_Problems and tasks_
• a. Summarize the piece on football transfer speculation in two sentences.
• b. Duplicate the section of the piece on football transfer speculation starting at "As a fan of" and ending at "even moderately realistic.".

--- BEGIN Passage given ---

After the painful performance of England in the European U21 Championships final, with the transfer speculation reaching new and ever more absurd levels, surely I am not alone in almost turning a blind eye to the ever more crazy world of top level football in the UK.
As a fan of a Premier League team, it is increasingly hard to find the motivation to try to decipher what is true with regard to transfer stories, what is made up and what is even moderately realistic.
I swear my own club are currently getting linked with half a dozen new players a day, throwaway lines in national newspapers utterly devoured by other football starved idiots such as myself.
But no more. I am giving up on the speculation game; each transfer window is doing nothing more than to further disenfranchise the average Premier League football fan.
Yesterday marked the official start of the transfer window and the first thing one sees is confirmation that Cristiano Ronaldo has completed his £80million move to Madrid.
Just the £80million? (Paid in an upfront fee as well, one lump sum). It’s an offensive price for a supremely talented but irksome individual.

--- END Passage given ---
--- BEGIN Data ---

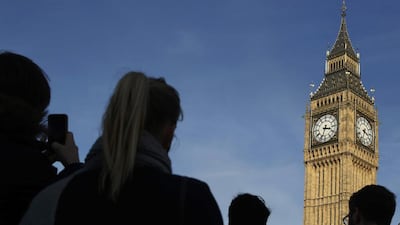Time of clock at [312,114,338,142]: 3:33
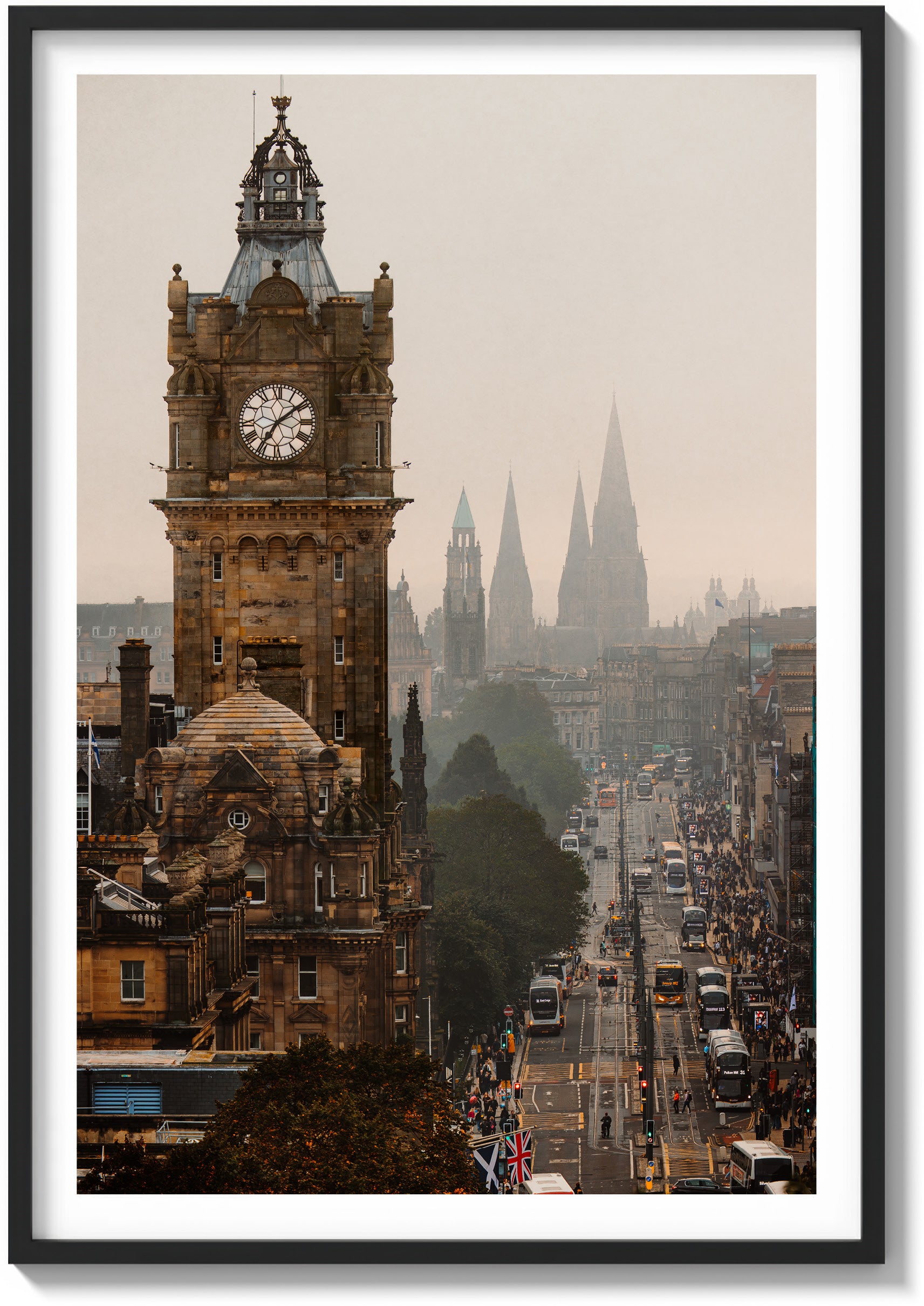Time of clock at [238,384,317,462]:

--- END Data ---

_Outputs in order_
• a. As a fan of a Premier League team, the writer finds it hard to tell which transfer stories are true, which are made up and which are even moderately realistic, with their own club linked to half a dozen new players a day, and is giving up on the speculation game because each window further disenfranchises the average fan. The transfer window opened with confirmation of Cristiano Ronaldo's £80million move to Madrid, which the writer calls an offensive price for a supremely talented but irksome individual.

• b.
As a fan of a Premier League team, it is increasingly hard to find the motivation to try to decipher what is true with regard to transfer stories, what is made up and what is even moderately realistic.